Monetary Policy Transmission through Machine Learning in Digital Payment Dominated Economies
摘要
The article is a review of the potential of machine learning (ML) to explore how monetary policy is transmitted in the scenario in which the dominance of digital payments in the economy is experienced. As the cash-based systems are substituted with digital transactions, the formal policy tools such as interest rates and reserve requirements are introduced to the financial markets and households in nonlinear terms. Such dynamics are not usually represented by the traditional forms of econometric models which are predetermined by the linearity and inertia assumption. The high-frequency data on the transactions may be simulated to determine the consumer behavioral pattern and the flow of the digital credits, which, in its turn, may be simulated with the help of the ML methods (neural networks, random forests, and natural language processing). The paper shall discuss how the practices have played a significant role in the realization of the dynamics of channel of transmission of monetary transactions in the digital economies under the context of the interest rate pass-through, credit supply and dynamic of inflation.

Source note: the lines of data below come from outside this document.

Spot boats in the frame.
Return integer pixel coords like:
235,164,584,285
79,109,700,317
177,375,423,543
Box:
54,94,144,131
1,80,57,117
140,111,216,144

These findings suggest that the interpretation with the help of MLs is more important in terms of predictive power and is also described with dynamic interdependence between the utilisation of digital payments, monetary shocks and real economic performance. Such lessons will also help streamline the central bank policymaking process, particularly in the growing markets where digital finance has surpassed the conventional banking infrastructures. It is also mentioned in the paper that AI-empowered applications are of importance to improve the monetary policy in accordance with sustainable growth and technological innovations, which are directly linked to SDG 8 (Decent Work and Economic Growth) and SDG 9 (Industry, Innovation and Infrastructure).